Nowtopia is for Tortoises!

I had a really good visit to Philadelphia and now I’ve landed with my daughter in New York for the next 9 days. At Wooden Shoe Books in Philly yesterday, on a spectacularly nice spring afternoon (I never would have gone indoors to hear someone speak!) a little over 20 people turned up to jam into the small space and hear my rap. I am happy that I’ll have help in keeping track of questions in the next couple of weeks because as much as I love how great the feedback and questions and comments have been, I just cannot remember much of it after it’s over. But it was really gratifying at Wooden Shoe yesterday.

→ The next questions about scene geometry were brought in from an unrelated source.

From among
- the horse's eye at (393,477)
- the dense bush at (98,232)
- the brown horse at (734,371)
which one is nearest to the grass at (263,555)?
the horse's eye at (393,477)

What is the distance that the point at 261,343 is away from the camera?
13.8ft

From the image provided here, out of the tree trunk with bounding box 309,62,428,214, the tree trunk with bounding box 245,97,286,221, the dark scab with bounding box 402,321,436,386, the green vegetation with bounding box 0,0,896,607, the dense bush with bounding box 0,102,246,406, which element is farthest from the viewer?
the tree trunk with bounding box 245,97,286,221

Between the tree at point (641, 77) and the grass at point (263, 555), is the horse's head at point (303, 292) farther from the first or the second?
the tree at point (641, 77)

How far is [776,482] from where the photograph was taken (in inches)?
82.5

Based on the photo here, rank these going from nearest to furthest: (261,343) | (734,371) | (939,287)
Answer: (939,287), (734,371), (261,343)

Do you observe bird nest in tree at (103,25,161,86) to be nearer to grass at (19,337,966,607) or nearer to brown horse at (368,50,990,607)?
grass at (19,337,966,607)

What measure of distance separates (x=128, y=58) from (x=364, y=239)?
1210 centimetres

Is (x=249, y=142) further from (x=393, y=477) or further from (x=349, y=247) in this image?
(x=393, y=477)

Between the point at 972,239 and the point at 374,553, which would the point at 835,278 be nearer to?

One thing I do remember is another person asking me about how to get from here to there, or how to kind of leap over the gap between the small-ish activities I’m describing and the big changes the Nowtopian analysis implies. Of course I don’t have a convincing answer for that. It actually flies in the face of my sense of history. I spoke to it at each of my stops and I was pondering this a bit on the train ride from Philly today. If I’m anywhere near right that there’s something new cooking at the base of society, and it might someday recognize itself as movement for the emancipation of all of us from the stupidity of economic logic and a life of pointless, self-defeating work, then it’s not something that will happen quickly.

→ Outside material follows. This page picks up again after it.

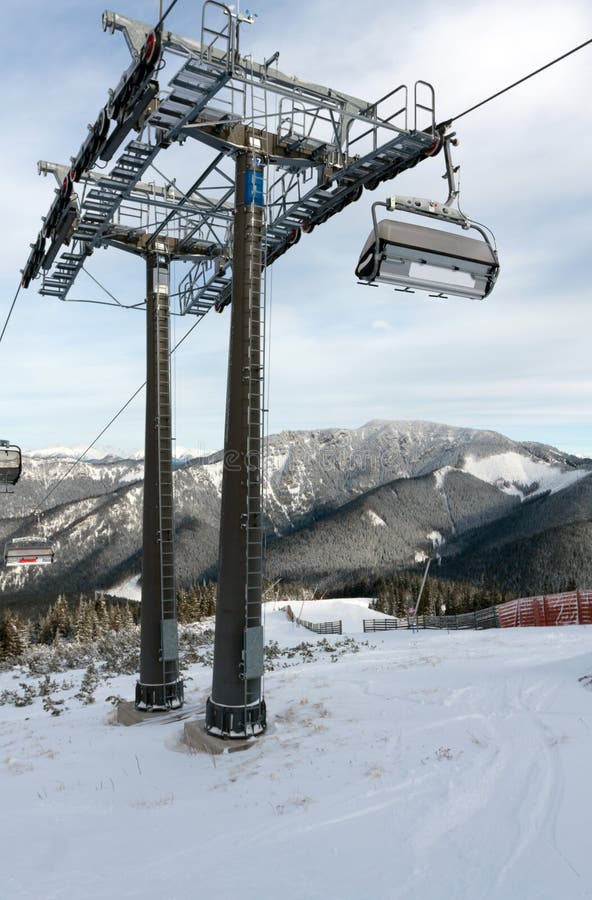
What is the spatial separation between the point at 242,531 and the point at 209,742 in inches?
141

I use the received idea of ‘revolution’ as a foil, since it’s an idea that generally connotes something quick and dramatic, even cataclysmic, in which suddenly life is completely different. I really don’t believe in such a vision, which strikes me as fundamentally religious. I can imagine revolutionary moments where authorities fall for one reason or another, but if we haven’t been on the path for a good length of time, building trusting relationships and solid communities that can self-manage the complexities of daily life in an open and democratic fashion, it’s most likely that some version of how we live now will re-emerge soon after. The Tortoise approach means we accept that we have to take slow, ponderous, deliberate steps more or less all the time, to get where we’re going, which is a radically different life in all its nuance and detail. It takes radical patience, the calling card of the (politicized) Tortoise…

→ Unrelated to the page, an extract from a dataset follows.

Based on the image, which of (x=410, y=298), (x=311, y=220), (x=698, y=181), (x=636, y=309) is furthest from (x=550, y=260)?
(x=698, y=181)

Anyway, here are a few photos of Philadelphia:


Ben Franklin’s hat brim on his statue on City Hall used to be the limit of highrises in Philadelphia when I lived in the nearby suburb of Drexel Hill in 1974 (I made the ignominious contribution to local “culture” of helping to open Waldenbooks at two new malls, Springfield and Granite Run)… obviously it isn’t anymore!

In Nowtopia’s gardening chapter I talk about Philadelphia Green and its support from the Pennsylvania Horticulture Society, so I was tickled to see this mural. And then on my way out of town I passed the second one. Both are weirdly garish and not my favorite in terms of artistic style, but since they are contributing to the culture that I’m writing about, here they are:

Another local institution that helped inspire me to write the outlaw bicycling chapter is the Bike Church on the Univ. of Penn campus. Here’s the sign for it, but I didn’t get to visit this time.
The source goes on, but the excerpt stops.